Activity >> Rewrite the H-PRAP paper text from "Heterogeneous Predictor-based Risk-Aware Planning with" to "tight compute budgets.", changing every "H-PRAP" to "HPRAP".

Document excerpt >>
BEGIN

Heterogeneous Predictor-based Risk-Aware Planning with Conformal Prediction in Dense, Uncertain Environments
Jeongyong Yang, KwangBin Lee, SooJean Han
TL;DR
H-PRAP addresses real-time planning under dense uncertainty by allocating prediction effort where it most improves safety. It blends heterogeneous predictors with a Probability-based Collision Risk Index (P-CRI) and conformal prediction radii into a chance-constrained MPC, all under a fixed compute budget. The framework enables dynamic routing of obstacles to predictors of differing fidelity while preserving distribution-free safety guarantees. Numerical results show H-PRAP achieves a superior balance between safety and trajectory efficiency compared with single-predictor baselines, particularly under tight compute budgets.
Abstract
Real-time planning among many uncertain, dynamic obstacles is challenging because predicting every agent with high fidelity is both unnecessary and computationally expensive. We present Heterogeneous Predictor-based Risk-Aware Planning (H-PRAP), a framework that allocates prediction effort to where it matters. H-PRAP introduces the Probability-based Collision Risk Index (P-CRI), a closed-form, horizon-level collision index obtained by calibrating a Gaussian surrogate with conformal prediction. P-CRI drives a router that assigns high-risk obstacles to accurate but expensive predictors and low-risk obstacles to lightweight predictors, while preserving distribution-free coverage across heterogeneous predictors through conformal prediction. The selected predictions and their conformal radii are embedded in a chance-constrained model predictive control (MPC) problem, yielding receding-horizon policies with explicit safety margins. We analyze the safety-efficiency trade-off under prediction compute budget: more portion of low-fidelity predictions reduce residual risk from dropped obstacles, but in the same time induces larger conformal radii and degrades trajectory efficiency and shrinks MPC feasibility. Extensive numerical simulations in dense, uncertain environments validate that H-PRAP attains best balance between trajectory success rate (i.e., no collisions) and the time to reach the goal (i.e., trajectory efficiency) compared to single prediction architectures.

END

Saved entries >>
BEGIN

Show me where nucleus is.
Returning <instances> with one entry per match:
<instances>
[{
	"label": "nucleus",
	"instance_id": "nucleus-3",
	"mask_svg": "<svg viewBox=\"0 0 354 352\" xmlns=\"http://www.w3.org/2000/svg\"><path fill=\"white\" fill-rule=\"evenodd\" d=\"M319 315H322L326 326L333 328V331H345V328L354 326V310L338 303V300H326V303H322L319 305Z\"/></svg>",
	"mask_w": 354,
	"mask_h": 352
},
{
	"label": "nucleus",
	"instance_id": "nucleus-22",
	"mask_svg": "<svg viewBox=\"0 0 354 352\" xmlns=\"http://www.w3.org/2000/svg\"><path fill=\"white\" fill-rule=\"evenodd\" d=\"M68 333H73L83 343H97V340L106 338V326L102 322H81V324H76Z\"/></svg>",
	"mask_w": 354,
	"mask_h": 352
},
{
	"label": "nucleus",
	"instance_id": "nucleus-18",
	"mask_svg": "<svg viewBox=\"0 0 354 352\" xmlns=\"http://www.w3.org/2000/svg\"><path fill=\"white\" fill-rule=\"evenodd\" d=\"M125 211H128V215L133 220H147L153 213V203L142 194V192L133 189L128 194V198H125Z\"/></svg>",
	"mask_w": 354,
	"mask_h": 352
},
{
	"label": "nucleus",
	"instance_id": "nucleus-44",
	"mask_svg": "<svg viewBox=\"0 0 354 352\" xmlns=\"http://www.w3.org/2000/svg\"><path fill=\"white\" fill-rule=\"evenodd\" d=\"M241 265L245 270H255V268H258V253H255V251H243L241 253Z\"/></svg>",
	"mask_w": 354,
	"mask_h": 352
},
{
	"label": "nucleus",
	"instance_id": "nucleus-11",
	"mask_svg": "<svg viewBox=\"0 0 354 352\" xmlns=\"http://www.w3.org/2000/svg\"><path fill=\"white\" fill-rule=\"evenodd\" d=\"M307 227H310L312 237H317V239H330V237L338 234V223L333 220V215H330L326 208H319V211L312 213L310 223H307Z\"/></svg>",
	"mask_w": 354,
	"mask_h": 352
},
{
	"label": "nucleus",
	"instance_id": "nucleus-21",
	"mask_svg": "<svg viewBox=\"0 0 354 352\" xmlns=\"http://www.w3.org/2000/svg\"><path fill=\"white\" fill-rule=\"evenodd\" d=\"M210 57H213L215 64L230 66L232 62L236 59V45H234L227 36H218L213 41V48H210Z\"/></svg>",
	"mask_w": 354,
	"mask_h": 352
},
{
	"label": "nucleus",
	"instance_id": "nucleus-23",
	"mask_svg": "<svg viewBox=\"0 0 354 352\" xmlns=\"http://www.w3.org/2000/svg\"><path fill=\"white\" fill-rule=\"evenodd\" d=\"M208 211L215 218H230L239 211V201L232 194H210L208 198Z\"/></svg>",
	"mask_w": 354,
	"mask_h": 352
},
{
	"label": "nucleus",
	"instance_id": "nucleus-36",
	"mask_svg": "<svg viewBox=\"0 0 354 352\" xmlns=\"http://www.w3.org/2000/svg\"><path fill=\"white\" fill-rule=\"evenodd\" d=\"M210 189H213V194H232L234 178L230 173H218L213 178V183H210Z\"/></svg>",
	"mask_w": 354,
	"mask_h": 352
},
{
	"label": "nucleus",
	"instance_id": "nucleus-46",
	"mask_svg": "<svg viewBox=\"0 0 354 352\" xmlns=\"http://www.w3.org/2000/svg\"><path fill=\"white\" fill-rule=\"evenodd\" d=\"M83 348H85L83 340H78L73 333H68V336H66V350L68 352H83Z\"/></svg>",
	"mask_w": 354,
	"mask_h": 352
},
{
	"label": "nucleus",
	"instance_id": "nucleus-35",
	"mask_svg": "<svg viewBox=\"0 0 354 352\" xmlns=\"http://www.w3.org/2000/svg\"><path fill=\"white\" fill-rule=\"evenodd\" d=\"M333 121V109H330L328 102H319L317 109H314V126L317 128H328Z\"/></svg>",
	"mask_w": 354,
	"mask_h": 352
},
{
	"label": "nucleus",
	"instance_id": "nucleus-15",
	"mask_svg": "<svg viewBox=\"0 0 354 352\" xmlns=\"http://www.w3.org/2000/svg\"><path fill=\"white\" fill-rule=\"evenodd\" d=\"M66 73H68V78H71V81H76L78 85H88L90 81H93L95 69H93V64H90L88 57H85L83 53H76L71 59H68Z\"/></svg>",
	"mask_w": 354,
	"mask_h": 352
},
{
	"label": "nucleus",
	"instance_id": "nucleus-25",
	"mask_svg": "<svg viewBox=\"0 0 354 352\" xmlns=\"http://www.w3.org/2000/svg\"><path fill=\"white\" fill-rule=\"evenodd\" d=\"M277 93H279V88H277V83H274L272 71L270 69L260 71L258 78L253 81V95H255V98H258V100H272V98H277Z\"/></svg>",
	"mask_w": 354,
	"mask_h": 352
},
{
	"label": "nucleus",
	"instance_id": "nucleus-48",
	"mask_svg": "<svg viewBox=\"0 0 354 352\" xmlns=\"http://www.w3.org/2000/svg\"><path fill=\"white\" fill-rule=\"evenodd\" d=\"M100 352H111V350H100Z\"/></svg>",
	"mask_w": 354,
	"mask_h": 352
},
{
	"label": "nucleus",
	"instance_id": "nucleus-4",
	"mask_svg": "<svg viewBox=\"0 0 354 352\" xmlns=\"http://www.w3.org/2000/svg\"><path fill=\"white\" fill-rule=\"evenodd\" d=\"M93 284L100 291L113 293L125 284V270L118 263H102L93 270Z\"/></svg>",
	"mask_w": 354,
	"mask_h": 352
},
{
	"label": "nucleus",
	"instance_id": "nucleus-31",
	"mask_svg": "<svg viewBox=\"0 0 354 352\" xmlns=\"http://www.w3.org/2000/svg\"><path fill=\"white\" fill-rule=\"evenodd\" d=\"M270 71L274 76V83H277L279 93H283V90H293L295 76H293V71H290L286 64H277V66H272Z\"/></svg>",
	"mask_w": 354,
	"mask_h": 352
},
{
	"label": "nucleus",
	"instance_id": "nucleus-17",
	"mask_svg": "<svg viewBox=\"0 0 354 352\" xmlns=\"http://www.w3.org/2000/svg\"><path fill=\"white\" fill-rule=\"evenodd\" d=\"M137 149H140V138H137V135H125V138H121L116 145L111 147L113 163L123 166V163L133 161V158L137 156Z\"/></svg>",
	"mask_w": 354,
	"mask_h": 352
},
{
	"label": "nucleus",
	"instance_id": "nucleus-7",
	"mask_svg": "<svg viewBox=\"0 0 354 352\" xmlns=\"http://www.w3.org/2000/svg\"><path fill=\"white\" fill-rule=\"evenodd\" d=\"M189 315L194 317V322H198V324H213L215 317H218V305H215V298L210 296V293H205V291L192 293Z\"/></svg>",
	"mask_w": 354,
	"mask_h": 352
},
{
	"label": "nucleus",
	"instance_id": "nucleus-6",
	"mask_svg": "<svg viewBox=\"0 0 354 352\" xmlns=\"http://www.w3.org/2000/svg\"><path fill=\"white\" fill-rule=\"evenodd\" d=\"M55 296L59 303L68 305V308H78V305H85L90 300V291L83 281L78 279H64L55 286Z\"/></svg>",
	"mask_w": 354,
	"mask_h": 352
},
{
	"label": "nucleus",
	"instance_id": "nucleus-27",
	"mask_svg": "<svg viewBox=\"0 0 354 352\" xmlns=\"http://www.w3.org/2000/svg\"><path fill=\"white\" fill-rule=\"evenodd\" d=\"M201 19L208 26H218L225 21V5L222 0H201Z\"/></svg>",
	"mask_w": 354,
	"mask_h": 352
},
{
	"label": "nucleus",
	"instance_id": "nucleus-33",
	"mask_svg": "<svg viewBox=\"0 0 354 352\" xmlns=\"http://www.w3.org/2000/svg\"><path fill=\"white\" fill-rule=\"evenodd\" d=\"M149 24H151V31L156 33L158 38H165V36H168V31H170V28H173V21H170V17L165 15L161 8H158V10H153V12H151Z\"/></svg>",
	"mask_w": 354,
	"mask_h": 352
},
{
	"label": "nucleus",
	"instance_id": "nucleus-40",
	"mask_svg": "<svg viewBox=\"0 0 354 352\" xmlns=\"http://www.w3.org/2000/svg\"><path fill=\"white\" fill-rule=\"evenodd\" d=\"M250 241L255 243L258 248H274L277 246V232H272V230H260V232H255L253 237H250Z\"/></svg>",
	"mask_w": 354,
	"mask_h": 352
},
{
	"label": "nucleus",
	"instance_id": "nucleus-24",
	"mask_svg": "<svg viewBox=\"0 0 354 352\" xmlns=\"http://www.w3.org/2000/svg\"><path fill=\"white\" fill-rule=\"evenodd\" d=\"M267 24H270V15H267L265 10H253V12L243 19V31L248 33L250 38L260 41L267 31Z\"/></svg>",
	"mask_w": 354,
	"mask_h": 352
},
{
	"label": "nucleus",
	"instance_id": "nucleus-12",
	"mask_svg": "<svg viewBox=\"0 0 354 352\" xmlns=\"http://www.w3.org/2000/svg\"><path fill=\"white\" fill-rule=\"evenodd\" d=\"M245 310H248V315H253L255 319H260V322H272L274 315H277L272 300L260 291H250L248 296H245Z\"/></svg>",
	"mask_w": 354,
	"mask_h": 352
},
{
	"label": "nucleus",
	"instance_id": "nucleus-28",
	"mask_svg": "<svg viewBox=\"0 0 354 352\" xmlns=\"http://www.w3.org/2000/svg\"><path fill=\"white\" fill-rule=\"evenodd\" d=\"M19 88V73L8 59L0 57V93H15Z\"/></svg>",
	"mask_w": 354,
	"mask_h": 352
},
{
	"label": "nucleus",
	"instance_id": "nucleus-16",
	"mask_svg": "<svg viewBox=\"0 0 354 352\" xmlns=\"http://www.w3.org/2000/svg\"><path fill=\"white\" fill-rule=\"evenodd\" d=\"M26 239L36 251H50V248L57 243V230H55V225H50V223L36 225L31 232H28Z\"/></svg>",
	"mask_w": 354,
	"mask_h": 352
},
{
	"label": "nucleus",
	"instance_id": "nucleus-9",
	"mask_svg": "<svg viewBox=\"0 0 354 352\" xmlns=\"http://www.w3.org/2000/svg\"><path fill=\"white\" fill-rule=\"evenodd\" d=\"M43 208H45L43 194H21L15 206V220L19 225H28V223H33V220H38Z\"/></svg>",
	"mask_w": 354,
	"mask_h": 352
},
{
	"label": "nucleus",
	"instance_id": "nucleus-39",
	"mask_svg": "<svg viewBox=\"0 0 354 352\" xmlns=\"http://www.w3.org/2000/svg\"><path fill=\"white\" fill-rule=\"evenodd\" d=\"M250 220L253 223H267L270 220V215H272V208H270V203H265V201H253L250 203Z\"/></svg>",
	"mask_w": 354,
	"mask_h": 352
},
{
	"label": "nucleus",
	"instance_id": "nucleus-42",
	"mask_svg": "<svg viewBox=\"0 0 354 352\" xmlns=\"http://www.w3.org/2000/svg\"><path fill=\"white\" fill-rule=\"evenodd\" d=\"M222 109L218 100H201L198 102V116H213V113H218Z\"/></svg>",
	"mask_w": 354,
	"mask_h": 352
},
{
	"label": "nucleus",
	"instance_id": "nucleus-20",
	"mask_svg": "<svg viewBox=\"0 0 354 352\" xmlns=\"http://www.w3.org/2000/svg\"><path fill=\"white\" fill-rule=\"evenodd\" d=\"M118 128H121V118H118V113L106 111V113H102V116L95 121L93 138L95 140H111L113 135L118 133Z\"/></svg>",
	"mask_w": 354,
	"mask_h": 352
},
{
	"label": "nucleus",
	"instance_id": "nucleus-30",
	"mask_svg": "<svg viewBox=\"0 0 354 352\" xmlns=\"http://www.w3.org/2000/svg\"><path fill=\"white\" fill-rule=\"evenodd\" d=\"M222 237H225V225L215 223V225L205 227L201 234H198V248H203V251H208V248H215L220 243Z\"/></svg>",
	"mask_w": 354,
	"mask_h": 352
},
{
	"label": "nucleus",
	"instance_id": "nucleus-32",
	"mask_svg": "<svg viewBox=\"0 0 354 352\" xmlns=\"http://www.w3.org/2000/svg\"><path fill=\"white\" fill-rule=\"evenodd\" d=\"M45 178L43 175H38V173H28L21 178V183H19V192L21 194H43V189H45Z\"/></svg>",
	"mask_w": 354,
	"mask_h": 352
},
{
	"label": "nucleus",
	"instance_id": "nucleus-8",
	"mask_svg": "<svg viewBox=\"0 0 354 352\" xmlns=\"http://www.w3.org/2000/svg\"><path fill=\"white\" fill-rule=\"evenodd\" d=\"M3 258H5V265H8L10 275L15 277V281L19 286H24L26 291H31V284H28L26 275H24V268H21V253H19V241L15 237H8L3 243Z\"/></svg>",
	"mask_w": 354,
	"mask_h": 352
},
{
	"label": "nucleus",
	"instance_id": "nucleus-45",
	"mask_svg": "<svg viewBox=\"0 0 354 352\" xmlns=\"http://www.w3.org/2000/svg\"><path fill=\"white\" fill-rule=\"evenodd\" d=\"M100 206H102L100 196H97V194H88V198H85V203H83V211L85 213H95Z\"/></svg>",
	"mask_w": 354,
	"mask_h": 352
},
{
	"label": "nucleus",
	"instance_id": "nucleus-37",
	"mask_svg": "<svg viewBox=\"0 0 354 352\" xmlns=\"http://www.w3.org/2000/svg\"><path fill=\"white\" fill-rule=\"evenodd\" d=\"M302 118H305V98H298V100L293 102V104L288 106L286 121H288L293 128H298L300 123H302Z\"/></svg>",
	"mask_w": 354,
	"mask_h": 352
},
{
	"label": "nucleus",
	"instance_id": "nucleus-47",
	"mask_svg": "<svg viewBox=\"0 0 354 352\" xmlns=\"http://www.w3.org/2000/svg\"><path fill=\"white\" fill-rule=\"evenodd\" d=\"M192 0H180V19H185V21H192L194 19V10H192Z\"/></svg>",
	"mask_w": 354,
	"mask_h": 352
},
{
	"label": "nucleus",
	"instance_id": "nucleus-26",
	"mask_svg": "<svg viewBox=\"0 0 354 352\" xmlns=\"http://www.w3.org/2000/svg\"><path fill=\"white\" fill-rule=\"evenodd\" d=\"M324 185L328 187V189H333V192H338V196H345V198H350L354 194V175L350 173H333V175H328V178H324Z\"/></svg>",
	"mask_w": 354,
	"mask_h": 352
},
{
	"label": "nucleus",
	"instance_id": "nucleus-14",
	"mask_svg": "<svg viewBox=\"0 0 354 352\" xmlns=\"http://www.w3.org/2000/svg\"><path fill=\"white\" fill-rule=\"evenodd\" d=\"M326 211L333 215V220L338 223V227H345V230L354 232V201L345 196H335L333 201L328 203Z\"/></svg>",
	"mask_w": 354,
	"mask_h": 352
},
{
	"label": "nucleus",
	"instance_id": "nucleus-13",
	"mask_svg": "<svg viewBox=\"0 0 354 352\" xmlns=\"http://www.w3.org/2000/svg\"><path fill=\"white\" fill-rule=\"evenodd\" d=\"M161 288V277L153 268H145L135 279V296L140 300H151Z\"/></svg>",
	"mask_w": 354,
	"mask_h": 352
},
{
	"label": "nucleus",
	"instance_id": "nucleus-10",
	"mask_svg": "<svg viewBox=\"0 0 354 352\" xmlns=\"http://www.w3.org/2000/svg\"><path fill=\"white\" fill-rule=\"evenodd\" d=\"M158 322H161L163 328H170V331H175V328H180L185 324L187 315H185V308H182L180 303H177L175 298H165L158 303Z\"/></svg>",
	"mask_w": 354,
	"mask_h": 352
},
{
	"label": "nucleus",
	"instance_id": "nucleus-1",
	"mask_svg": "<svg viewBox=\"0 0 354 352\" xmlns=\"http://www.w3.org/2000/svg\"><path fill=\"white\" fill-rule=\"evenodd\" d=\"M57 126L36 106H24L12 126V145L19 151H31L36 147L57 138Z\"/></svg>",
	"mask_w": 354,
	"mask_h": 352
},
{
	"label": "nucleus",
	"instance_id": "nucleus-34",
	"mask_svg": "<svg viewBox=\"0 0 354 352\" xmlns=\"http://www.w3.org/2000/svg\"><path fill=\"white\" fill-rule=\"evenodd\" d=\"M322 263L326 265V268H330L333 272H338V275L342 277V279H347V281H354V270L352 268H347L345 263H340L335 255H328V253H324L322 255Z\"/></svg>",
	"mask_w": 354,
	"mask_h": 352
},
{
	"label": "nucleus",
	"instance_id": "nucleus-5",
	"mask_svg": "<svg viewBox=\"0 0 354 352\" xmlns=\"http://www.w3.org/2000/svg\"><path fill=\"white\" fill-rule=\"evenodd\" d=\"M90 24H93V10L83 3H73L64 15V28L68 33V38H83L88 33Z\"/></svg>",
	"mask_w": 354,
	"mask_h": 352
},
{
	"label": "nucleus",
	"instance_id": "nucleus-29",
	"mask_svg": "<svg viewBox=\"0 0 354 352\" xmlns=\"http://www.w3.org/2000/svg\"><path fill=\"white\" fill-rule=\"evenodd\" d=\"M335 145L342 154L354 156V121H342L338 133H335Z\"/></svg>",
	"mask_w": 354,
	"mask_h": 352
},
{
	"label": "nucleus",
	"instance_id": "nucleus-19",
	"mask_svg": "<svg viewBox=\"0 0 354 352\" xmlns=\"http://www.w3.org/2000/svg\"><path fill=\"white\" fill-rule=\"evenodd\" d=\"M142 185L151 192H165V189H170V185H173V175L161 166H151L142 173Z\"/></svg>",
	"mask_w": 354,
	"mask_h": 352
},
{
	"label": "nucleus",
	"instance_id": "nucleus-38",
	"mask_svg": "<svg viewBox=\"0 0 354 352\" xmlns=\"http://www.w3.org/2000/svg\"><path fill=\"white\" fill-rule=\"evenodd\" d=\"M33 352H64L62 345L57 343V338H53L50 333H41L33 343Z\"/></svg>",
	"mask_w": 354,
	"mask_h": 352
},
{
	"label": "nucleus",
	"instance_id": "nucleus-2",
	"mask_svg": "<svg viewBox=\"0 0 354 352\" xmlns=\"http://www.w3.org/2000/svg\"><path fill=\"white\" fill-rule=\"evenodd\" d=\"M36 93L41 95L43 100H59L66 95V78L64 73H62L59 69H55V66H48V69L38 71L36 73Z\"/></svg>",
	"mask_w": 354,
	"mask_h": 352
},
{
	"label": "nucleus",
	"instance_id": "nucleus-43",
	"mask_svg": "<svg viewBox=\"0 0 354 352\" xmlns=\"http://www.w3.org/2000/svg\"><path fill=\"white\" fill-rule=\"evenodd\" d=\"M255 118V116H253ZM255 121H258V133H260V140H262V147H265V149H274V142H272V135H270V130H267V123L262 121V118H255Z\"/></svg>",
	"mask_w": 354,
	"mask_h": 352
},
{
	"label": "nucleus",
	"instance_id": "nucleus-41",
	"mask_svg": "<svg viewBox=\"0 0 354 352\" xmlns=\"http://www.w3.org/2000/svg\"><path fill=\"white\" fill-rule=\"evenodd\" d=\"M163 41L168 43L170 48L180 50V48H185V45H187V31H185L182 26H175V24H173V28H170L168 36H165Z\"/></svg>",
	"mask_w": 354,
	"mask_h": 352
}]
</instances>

END

Solution >>
Heterogeneous Predictor-based Risk-Aware Planning with Conformal Prediction in Dense, Uncertain Environments
Jeongyong Yang, KwangBin Lee, SooJean Han
TL;DR
HPRAP addresses real-time planning under dense uncertainty by allocating prediction effort where it most improves safety. It blends heterogeneous predictors with a Probability-based Collision Risk Index (P-CRI) and conformal prediction radii into a chance-constrained MPC, all under a fixed compute budget. The framework enables dynamic routing of obstacles to predictors of differing fidelity while preserving distribution-free safety guarantees. Numerical results show HPRAP achieves a superior balance between safety and trajectory efficiency compared with single-predictor baselines, particularly under tight compute budgets.